__PROBLEM SET__.
1/ Echo a section of the blog post below word for word, from "My knee is pretty" up to and including "the knee pain.".
2/ Condense the paragraph of the blog post that begins "My knee is pretty much healed," keeping its main facts.

Peeling Scabs

I love that feeling, the slow tearing of dead skin, sometimes a little too early for the new growth underneath, but the sweet itch is too tempting to pass up. Another bad habit from the scraped-knee years that I have brought with me. I push on my bruises too, and I have had ample opportunity over the past couple weeks to enjoy that dull pain on the blue and yellow bruise cloud of post-A.R.T. quadriceps.

My knee is pretty much healed and those last two torturous, long weeks where I wasn't able to run are now a memory. One of the key principles of Shorinji Kempo, the martial art that I studied for over ten years, is that the body and the mind are one.  This was drilled into our heads, not forcefully drilled, but quietly, after meditation. I have been depressed, struggling with not being able to run, and even before that, I felt like I had hit a stagnant plateau with my running, and during the last couple of weeks I decided to do something to get "it" back, whatever that "it" was, it was missing.

Ten things I did instead of running over the past two weeks:
  • A.R.T. -- I feel like this was the key to overcoming the knee pain.
  • Cycling on the trainer in my office while watching Touching the Void.
  • Two core workouts a week courtesy of the Runner's Workout at Core Performance.
  • Scrapping my previous training plan and realizing that if I wanted to run the 50 miler in October and double cross the Grand Canyon in November, I was going to have to consult someone smarter than me.
  • Found a coach.
  • Watched some really good trail running videos:

  • Planned my Vegas trip for next weekend where I am going to see a lot of good bands perform and mix in some Red Rock Canyon running.

My ears will be happy
  • Foam rolled the shit out of my legs, not literally, although if there were shit in my legs, I think I did enough foam rolling to push it out.

[Rows from a dataset]
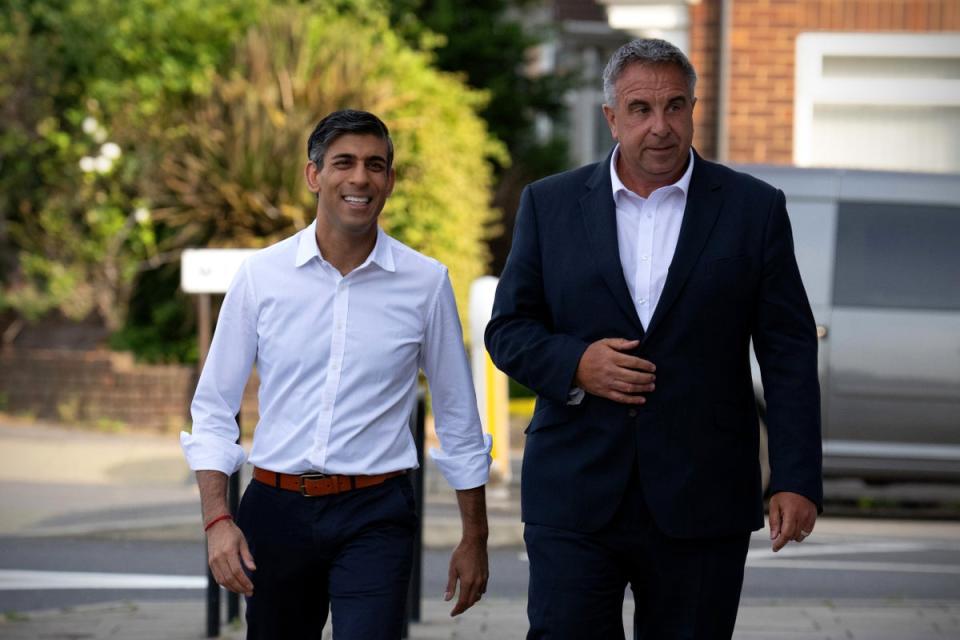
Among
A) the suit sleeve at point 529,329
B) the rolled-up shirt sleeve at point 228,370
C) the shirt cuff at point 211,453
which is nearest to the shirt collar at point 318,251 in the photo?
the rolled-up shirt sleeve at point 228,370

__ANSWERS PER TASK__.
1/
My knee is pretty much healed and those last two torturous, long weeks where I wasn't able to run are now a memory. One of the key principles of Shorinji Kempo, the martial art that I studied for over ten years, is that the body and the mind are one.  This was drilled into our heads, not forcefully drilled, but quietly, after meditation. I have been depressed, struggling with not being able to run, and even before that, I felt like I had hit a stagnant plateau with my running, and during the last couple of weeks I decided to do something to get "it" back, whatever that "it" was, it was missing.

Ten things I did instead of running over the past two weeks:
  • A.R.T. -- I feel like this was the key to overcoming the knee pain.

2/ My knee has mostly healed, and the two long weeks when I couldn't run are behind me. Shorinji Kempo, the martial art I studied for over ten years, holds that body and mind are one, a principle taught quietly after meditation. I had been depressed about not running, and even before that I felt stuck on a plateau. So over the last couple of weeks I decided to act to get back the "it" that was missing.